READING PASSAGE:
[Start of section]
The contribution of 196 Royal Australian Navy members as part of a combined Australian and United States helicopter unit during the Vietnam War has been recognised at a ceremony at the Australian War Memorial.
The helicopter pilots, gunners, aircrew and support staff were part of Helicopter Flight Vietnam, integrated with the US Army's 135th Assault Helicopter Company (AHC) flying helicopters in both utility and gunship configurations. They transported around 250,000 troops per year into and out of battle over a four year period.
Members of the Royal Australian Navy Helicopter Flight Vietnam (RANHFV) were presented with a Unit Citation for Gallantry at the ceremony. The presentation was conducted by the Governor General of Australia, His Excellency General the Honourable Sir Peter Cosgrove AK MC (Retd) along with Minister for Defence Personnel, the Hon Darren Chester MP and Vice Admiral Timothy William Barrett, AO, CSC representing the Chief of Navy Australia.
[End of section]
DATASET CONTENT:
[Start of section]
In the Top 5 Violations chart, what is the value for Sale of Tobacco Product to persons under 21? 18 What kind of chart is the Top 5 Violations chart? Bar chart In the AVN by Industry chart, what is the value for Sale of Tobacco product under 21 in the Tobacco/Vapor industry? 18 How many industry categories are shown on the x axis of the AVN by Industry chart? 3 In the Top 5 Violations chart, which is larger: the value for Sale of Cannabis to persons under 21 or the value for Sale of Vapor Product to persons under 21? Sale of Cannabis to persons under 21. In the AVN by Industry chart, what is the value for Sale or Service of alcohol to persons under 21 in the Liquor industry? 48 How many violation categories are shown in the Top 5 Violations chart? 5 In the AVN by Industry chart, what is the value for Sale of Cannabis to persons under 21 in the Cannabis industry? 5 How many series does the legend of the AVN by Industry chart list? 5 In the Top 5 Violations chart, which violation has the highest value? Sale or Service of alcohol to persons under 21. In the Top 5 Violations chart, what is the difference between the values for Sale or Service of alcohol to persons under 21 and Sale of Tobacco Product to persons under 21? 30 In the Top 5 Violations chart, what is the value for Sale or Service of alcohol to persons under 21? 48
[End of section]
[Start of section]
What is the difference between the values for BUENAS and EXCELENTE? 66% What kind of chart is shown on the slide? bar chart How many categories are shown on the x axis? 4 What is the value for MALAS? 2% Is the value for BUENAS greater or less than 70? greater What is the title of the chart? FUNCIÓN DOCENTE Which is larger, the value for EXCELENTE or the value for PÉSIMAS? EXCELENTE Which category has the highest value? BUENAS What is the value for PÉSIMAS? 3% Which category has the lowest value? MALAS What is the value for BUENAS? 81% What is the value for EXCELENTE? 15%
[End of section]
JOB 1: Repeat everything from "The helicopter pilots, gunners, aircrew" down to "four year period." in the passage about the Navy helicopter unit's citation.
JOB 2: Carry on the article about the Navy helicopter unit's citation, starting after its last sentence.

ANSWER SECTION 1:
The helicopter pilots, gunners, aircrew and support staff were part of Helicopter Flight Vietnam, integrated with the US Army's 135th Assault Helicopter Company (AHC) flying helicopters in both utility and gunship configurations. They transported around 250,000 troops per year into and out of battle over a four year period.

ANSWER SECTION 2:
A number of high level honours had previously been awarded to individual RANHFV members. The decision to award the Unit Citation for Gallantry was made after a formal review by the Defence Honours and Awards Appeals Tribunal in 2017.
Addressing the ceremony, Vice Admiral Barrett said that the month the 135th Assault Helicopter Company was declared operational, the Company flew 3,182 hours, carried 17,203 troops and had only one stand-down day that whole month.
“This was the standard that was followed for the next four years,” he said.
“The heroic work undertaken by the Helicopter Flight Vietnam men is not well known, or understood, by the Australian people. Their operations with the 135th were not widely publicised in Australia, nor even known widely by the other Australians in Vietnam.
“It was not just the pilots, observers and aircrew who were courageous; the unsung heroes of the Helicopter Flight Vietnam were the technicians and support staff. They faced the same danger as aircrew, in their role as door gunners, and also faced danger as convoy drivers and perimeter guards.
“Today we honour the service and sacrifice of those men who served in the Helicopter Flight Vietnam. We hope you remember your service with a sense of pride and achievement. You deserve to be counted alongside all those whose selfless courage has contributed to shaping our national character,” said Vice Admiral Barrett.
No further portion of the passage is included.